▶ [EXTRAIT DU DOCUMENT]:

****************

Depuis Reagan, le « néoradicalisme » de Washington
À l’issue d’une campagne particulièrement virulente, et sauf coup de théâtre, un démagogue milliardaire à l’équilibre psychologique incertain va devenir le 45ème Président des États-Unis. Depuis cet échec historique de la candidate démocrate, ses partisans nous mettent en garde sur les dangers de la future présidence Trump, ce qui n’est pas dénué de fondements vu les dérapages, la personnalité et l’entourage du « populiste » républicain. Ils semblent néanmoins oublier que la « progressiste » Hillary Clinton est réputée tant pour son militarisme excessif que pour son étroite proximité avec les milieux bancaires à l’origine d’une crise systémique sans précédent – après un quart de siècle de déréglementation financière initiée sous Ronald Reagan et aggravée par ses successeurs. Fatalement, les connivences d’Hillary Clinton avec Wall Street ne pouvaient que mettre en doute sa volonté de réguler le secteur de la finance, ce qui l’a grandement desservie durant cette campagne.

****************

▶ [INFORMATIONS EXTRAITES]:
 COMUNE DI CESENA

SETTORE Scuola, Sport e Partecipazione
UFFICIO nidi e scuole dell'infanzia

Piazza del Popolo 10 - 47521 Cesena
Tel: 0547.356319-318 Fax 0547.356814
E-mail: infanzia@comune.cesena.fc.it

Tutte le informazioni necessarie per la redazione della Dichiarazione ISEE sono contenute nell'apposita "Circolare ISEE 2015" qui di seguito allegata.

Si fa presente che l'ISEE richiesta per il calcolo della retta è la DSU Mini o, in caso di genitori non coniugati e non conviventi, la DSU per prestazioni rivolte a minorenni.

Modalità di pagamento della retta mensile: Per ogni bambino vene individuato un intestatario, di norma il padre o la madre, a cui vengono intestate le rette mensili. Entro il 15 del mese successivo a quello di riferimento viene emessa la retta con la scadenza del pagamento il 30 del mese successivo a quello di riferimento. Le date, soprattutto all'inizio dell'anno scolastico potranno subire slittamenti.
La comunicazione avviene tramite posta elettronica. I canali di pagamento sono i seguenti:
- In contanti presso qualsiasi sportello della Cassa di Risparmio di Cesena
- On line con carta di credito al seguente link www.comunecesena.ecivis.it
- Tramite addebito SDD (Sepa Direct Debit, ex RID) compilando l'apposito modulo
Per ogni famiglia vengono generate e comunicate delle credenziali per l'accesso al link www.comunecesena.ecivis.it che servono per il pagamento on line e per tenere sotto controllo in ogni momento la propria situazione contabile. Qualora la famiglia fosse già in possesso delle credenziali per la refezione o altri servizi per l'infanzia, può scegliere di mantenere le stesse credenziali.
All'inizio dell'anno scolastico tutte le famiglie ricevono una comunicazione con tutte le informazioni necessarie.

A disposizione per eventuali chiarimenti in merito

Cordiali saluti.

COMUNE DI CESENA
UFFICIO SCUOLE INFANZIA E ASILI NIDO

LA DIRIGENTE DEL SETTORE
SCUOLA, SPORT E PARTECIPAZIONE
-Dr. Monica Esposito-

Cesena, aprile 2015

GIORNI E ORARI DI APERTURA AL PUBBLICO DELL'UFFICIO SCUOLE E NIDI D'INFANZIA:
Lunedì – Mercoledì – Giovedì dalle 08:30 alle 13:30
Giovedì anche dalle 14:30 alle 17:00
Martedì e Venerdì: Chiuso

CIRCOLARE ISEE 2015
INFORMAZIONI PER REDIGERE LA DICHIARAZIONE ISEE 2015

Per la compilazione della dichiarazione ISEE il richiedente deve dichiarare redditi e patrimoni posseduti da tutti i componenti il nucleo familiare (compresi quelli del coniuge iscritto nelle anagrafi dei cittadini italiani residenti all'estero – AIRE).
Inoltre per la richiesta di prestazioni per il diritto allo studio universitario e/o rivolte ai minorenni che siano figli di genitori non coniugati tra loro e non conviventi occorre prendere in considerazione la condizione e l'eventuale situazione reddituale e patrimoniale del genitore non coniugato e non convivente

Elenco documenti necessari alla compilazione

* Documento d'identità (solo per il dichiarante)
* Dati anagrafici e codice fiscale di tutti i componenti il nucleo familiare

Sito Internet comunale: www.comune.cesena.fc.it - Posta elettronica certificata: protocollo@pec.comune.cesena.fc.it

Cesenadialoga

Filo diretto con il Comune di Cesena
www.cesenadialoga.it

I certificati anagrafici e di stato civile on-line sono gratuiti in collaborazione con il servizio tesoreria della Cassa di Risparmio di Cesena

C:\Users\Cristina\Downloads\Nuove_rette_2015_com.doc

****************

▶ [CONSIGNES]:
**a)** Répondez à ces questions sur l'extrait sur l'élection de Trump.
(i) Quel numéro de président des États-Unis le démagogue milliardaire va-t-il devenir ?
(ii) Sous quel président la déréglementation financière a-t-elle commencé ?
(iii) Pour quelles deux choses Hillary Clinton est-elle réputée ?
**b)** Prolongez l'extrait sur l'élection de Trump à partir de sa dernière phrase.

▶ [RÉPONSES]:
**a)**
(i) Le 45ème.
(ii) Ronald Reagan.
(iii) Son militarisme excessif et son étroite proximité avec les milieux bancaires.

**b)**
En politique étrangère, comme l’a souligné un chercheur américain basé à Moscou, les dirigeants russes étaient persuadés que les États-Unis tenteraient de déclencher une guerre contre la Russie en cas de victoire d’Hillary Clinton. Au lendemain des élections, un proche conseiller de Vladimir Poutine confirma cette préoccupation majeure du Kremlin, qui avait notamment conduit les autorités russes à alerter leur population sur les risques de Troisième Guerre mondiale – une démarche extrême visant probablement à intimider l’Occident, mais dans un contexte tendu au point d’inquiéter le ministre des Affaires étrangères allemand ou l’ancien Président russe Mikhaïl Gorbatchev. Selon le chef d’états-majors interarmées du Pentagone, la mise en place d’une zone d’exclusion aérienne en Syrie aurait conduit la Maison-Blanche à déclarer la guerre à la Russie et ses alliés locaux. Malgré cette mise en garde, Hillary Clinton entendait imposer cette « solution » dans la guerre en Syrie, comme s’en étaient alarmés différents experts auprès du Guardian en octobre dernier. Chantre d’une « responsabilité de protéger » ayant abouti au chaos libyen, elle souhaitait intensifier le soutien déjà conséquent des États-Unis en faveur de rebelles pas aussi « modérés » qu’on nous les a décrits jusqu’à présent. Et selon de nombreux spécialistes, dont l’ancien directeur de cabinet de Leon Panetta à la CIA et au Pentagone, Hillary Clinton aurait ambitionné de renverser l’État syrien – malgré l’appui militaro-diplomatique du Kremlin en faveur du gouvernement el-Assad.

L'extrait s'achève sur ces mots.